■ Görev Tanımı:
Türk kimliği tartışmasını ele alan yazıyı, gösterilen son cümlenin ardından başlayarak sürdürünüz.

İşte yine topluma sunulan yapay bir gündemin peşine takıldık gidiyoruz hepimiz!..
Sosyal medya hayatımıza girdiğinden bugüne bu türden yapay gündemlerle o kadar çok karşılaşıyoruz ki anlatılır gibi de değil anlaşılır gibi de değil…
Şunu çok açık bir şekilde meydanda ki gerek yurt içinde gerekse yurt dışında konumlanan algı merkezleri hemen her konuda toplumun duygularını harekete geçirecek ortamı oluşturuyorlar.
Bunun kime ne faydası var ya da ne zararı var diye düşünebilirsiniz değerli okurlarım. Nasıl ki gazetelerin 3. Sayfaları hemen her gün moral bozucu cinayet ve kazalara bağlı ölüm haberleri veriyorlarsa, bazı TV kanalları da bu türden otuz saniyelik bilemediniz bir dakikalık haberleri on, on beş dakikaya yayıp hikâyeleştirerek veriyorlar… Buna ister reyting kaygısı ya da savaşları deyiniz isterse haberin değeri deyiniz sonuçta insanımızın insana, topluma, millete ve devlete olan güvenlerinde gizliden bir erozyon yaşanmaya başlanıyor…
Türk mü? Türkiyeli mi? Türk müyüm? Türkiyeli miyim?
Bu garip tartışma toplumda yaygınlaşmaya başlamıştı ki, konuya ilişkin hayatî cevap Almanya’dan; Türkiye-Gürcistan Futbol maçı sonrasında tribünleri ay yıldızlı formaları ve ellerindeki ay yıldızlı bayraklarıyla gelincik tarlasına çeviren gurbetçi vatandaşlarımızın oluşturdukları korodan geldi:
“Havasına suyuna taşına toprağına
Bin can feda bir tek dostuma
Her köşesi cennetim ezilir yanar içim
BİR BAŞKADIR BENİM MEMELEKETİM!..”
Her ne kadar şarkı sözünün öznesi “Bir başkadır benim memlketim!” diyorsa da biz onu “Bir başkadır benim milletim!..” diye anlarız…
Bu haykırışta sanki Manasçıların, Ozanların haykırışları vardır, çığlıkları vardır…
Tarihte ilk kez 552’de adında TÜRK kelimesi yer alan GÖKTÜRKLER-KÖKTÜRKLER devletimiz kurulur 658’de de yıkılır.
Değerli okurlarım, bizim adımız TÜRK olarak Tonyukuk 725, Kültigin 732, Bilgekağan 735’de Orhun Vadisindeki Orhun Yazıtları’nda Göktürk Alfabesinin harfleriyle anıt kayalara kazınarak yazılmıştır.

■ Verilen Malzeme:
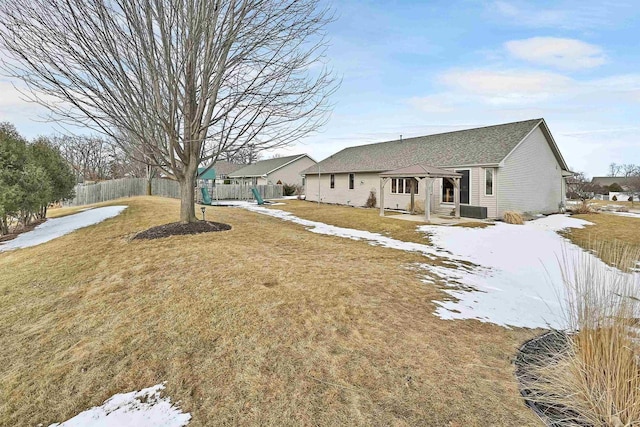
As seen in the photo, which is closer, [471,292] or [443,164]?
[471,292]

■ Sonuç:
Kaşgarlı Mahmud tarafından 1072’de kaleme alınan Dìvânu Lugati’t-Türk (DLT), iki yılda tamamlanarak 1075-1095 yılları arasında Bağdat’ta hüküm süren Abbasî halifesi Muhammed el-Muktedî bi-emri’llah’a sunulan dönemine göre yüksek sayıda 8000 civarında Türkçe kelimeye yer verilir.
1277’de Karamanoğlu Mehmet Beyin “Bundan gerü dergahta, bazarda, mecliste, kapıda Türkçe’den başka dil kullanılmaya!..” fermanı Türk varlığı ve Türkçemiz için simgesel bir değere sahiptir.
Yunus Emrelerin, Karacaoğlanların varlığı Türk ve Türkçe varlığının yeniden gürül gürül akışının ifadesidir.
Türkçe’yi dönemin hâkim kültür ve edebiyat dili Farsça ile karşılaştırıp edebî sanatlar, kelime hazinesi, gramer ve fonetik bakımından Farsça’dan üstün olduğunu örneklerle ortaya koyan eseri Muḥākemetü'l-Luġateyn: İki Dilin Karşılaştırılması 1499’da Ali Şîr Nevâî tarafından yazılır.
Osmanlı Devletinin çoklu kültürlü, dilli ve inançlı yapısı Osmanlıca adı verilen bir Osmanlı Devlet Türkçesi dönemini yaşatır insanımıza. Kültür, sanat, edebiyat ve şiirde klasik eserler dönemi yaşanır âdeta…
Osmanlı Devletinin yaşadığı tarihsel süreç aynı zamanda Avrupa’da da imparatorluklar çağıdır. Avusturya-Macaristan, Büyük Britanya, Fransa, Germen imp. Latin imp. Sovyet Rusya vb
İşte 20. Yüz yıla geçişle birlikte bir ulus-milletler çağı da başlamış olur. Modern devletler olarak kurulan Fransa, Almanya, İngiltere, İspanya, vb devletlerin yanına 29 Ekim 1923’te kurulan Türkiye Cumhuriyeti Devleti’mi de eklenmiş olur.
Böylece Tarihte 2. Kez Türk adının yer aldığı yeni devletimiz Türkiye Cumhuriyetimiz hayat bulmuş-doğmuş olur…
Soyadı Kanunu'nun çıkmasından beş ay sonra 24 Kasım 1934 tarihinde TBMM tarafından oy birliği ile kabul edilen 2587 sayılı kanunla Cumhurbaşkanı Mustafa Kemal'e "ATATÜRK” soyadı verilir.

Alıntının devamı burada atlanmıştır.